Great Kiskadee

Great Kiskadee

Tuesday, 27 March 2018

Ross's Goose...or ?

Ross's Goose has been considered for a long time as one of the rarest species of breeding goose in North America. The first evidence of this species breeding in Ontario was in 1975, when two of my former MNR and now retired colleagues (Paul Prevett and Fred Johnson) observed flightless young at Cape Henrietta Maria along Hudson Bay while they were working out of Moosonee. The population has continued to expand. During the second Ontario Breeding Bird Atlas, it was recorded with breeding evidence in 6 atlas squares.

While it is still a rarity, it has been seen much more regularly in the last couple of decades than before. One just has to look at the number of reports in Ontario on eBird, Ontbirds or other rare bird reporting sites to see just how much more frequently it occurs. Of course part of that is due to many more birders being out in the field and with higher quality optical equipment than several decades ago.

Ross's Goose nests in Snow Goose colonies, and as the latter species has expanded considerably in Ontario over the last few decades, it isn't all that surprising that Ross's Goose has expanded as well.
Nesting 'blue' phase Snow Goose, from scan of 1990 slide taken in Polar Bear Prov Park
Waterfowl are known to hybridize with regularity when the opportunity arises. Hybridization between Snow Goose and Ross's Goose may occur relatively frequently since they nest in the same colonies. With Ross's Goose looking like a smaller version of Snow Goose, it is possible that the two species think that as well, which facilitates hybridization. And that presents a problem for birders who want a clear cut species in order to put that check mark on their lists.

Recently two small white geese have been present at the Keith McLean Conservation Area, just outside of Rondeau Provincial Park. The high water levels and greater snow melt than usual allowed a fairly large but shallow pond to form at the south end of the CA, much of which was easily viewable from the adjacent road. There has been a typical mix of waterbirds present which vary from day to day, including Canada Geese (of course!), Northern Shoveler, Northern Pintail, American Wigeon, Gadwall, Mallard, Green-winged Teal, and others.

This next photo shows one of the birds observed by several folks. The photo was taken with a lens magnification of about 14X, so it is magnified a little higher than the average 8 or 10 power binocular view would provide. At first it looks good for a Ross's, being a small goose (that is a Ring-billed Gull out-of-focus in the foreground), with a round head, no obvious grin patch, a bluish area to the base of the bill and a fairly straight feather line at the base of the bill. Ross' Goose...check.

◆ ◆ ◆ ◆ ◆

## [WHAT IS BEING ASKED]
Retype the Ross's Goose post word for word, beginning at "Recently two small" and stopping after "Teal, and others.".

## [DATASET CONTENT]
◆ ◆ ◆ ◆ ◆

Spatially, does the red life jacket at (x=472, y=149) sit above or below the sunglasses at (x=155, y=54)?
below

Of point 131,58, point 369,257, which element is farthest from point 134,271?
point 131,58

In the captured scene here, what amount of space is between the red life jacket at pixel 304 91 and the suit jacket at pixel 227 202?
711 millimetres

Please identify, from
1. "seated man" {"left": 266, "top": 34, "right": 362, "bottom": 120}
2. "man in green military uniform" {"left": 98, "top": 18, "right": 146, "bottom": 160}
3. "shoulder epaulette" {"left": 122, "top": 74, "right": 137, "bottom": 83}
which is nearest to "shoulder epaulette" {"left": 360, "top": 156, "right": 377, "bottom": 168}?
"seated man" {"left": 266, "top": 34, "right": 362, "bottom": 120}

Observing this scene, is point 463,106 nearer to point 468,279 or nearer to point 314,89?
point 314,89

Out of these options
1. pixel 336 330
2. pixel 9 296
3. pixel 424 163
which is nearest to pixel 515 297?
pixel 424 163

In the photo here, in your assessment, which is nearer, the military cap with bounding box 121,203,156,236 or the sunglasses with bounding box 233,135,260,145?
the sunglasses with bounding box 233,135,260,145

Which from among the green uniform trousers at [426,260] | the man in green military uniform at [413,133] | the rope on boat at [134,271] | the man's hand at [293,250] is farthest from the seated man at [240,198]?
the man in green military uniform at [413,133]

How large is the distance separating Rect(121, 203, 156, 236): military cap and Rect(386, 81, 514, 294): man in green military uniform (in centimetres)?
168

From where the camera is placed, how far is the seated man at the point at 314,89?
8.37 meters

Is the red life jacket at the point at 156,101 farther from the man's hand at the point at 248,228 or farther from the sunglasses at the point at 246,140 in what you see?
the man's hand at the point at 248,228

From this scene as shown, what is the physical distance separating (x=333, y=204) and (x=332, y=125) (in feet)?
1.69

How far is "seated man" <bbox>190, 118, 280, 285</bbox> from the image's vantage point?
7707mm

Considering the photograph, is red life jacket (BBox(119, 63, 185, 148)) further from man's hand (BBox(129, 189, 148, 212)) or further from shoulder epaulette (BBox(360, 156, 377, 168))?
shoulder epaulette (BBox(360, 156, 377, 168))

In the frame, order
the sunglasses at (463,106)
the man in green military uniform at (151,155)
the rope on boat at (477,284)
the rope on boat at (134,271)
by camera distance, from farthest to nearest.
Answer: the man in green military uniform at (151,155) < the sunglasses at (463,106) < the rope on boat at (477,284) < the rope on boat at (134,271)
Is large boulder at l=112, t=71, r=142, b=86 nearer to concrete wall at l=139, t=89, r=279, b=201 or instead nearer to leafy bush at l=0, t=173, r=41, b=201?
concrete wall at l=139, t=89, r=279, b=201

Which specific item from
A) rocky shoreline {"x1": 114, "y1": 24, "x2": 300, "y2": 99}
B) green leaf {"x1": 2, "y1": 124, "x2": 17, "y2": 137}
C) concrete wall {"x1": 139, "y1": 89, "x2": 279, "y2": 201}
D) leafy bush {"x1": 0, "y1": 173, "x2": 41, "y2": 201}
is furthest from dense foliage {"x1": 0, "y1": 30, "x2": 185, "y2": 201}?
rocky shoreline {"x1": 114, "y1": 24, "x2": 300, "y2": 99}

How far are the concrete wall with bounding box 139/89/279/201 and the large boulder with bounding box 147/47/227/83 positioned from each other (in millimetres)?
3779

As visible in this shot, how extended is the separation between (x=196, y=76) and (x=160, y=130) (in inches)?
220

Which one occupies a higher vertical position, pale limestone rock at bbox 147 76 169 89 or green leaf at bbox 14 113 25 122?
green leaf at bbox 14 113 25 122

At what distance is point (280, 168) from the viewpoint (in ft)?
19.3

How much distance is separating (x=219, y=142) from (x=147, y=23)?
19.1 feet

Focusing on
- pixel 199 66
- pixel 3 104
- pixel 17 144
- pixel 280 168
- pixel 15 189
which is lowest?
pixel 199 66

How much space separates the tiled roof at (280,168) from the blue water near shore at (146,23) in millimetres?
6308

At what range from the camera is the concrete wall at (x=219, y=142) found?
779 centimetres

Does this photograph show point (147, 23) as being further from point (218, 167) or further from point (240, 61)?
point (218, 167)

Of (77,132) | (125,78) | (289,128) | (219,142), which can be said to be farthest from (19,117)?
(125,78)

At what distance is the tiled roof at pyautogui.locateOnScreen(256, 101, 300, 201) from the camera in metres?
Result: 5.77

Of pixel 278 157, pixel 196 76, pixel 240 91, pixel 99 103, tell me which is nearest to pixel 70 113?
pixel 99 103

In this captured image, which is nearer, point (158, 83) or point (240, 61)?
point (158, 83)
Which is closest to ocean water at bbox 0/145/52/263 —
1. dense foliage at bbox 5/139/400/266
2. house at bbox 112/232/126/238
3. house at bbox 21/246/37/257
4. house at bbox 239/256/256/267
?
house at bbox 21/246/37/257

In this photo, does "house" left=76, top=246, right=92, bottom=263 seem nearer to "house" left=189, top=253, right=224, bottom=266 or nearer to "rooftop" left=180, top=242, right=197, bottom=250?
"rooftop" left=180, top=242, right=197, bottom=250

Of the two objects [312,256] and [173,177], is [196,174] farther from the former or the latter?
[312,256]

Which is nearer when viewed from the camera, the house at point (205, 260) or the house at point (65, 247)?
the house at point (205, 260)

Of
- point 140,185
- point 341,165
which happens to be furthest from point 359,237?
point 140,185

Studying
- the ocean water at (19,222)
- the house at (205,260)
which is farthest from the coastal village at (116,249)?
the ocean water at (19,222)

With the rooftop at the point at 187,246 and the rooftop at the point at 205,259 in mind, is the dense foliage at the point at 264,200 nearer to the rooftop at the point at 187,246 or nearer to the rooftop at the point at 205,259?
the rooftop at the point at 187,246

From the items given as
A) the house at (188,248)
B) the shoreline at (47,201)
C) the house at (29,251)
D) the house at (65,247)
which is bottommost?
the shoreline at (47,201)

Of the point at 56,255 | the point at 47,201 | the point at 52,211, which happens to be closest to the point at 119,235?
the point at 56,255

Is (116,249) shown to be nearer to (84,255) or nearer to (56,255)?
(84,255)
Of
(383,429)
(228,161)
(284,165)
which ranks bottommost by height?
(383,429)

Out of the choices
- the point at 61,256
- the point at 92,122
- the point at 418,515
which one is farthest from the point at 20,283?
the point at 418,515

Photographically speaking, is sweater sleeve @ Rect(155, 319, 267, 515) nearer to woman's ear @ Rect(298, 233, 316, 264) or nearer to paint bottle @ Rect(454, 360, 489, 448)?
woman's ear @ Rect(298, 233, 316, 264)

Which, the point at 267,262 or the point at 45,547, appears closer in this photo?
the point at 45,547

◆ ◆ ◆ ◆ ◆

## [RESPONSE AREA]
Recently two small white geese have been present at the Keith McLean Conservation Area, just outside of Rondeau Provincial Park. The high water levels and greater snow melt than usual allowed a fairly large but shallow pond to form at the south end of the CA, much of which was easily viewable from the adjacent road. There has been a typical mix of waterbirds present which vary from day to day, including Canada Geese (of course!), Northern Shoveler, Northern Pintail, American Wigeon, Gadwall, Mallard, Green-winged Teal, and others.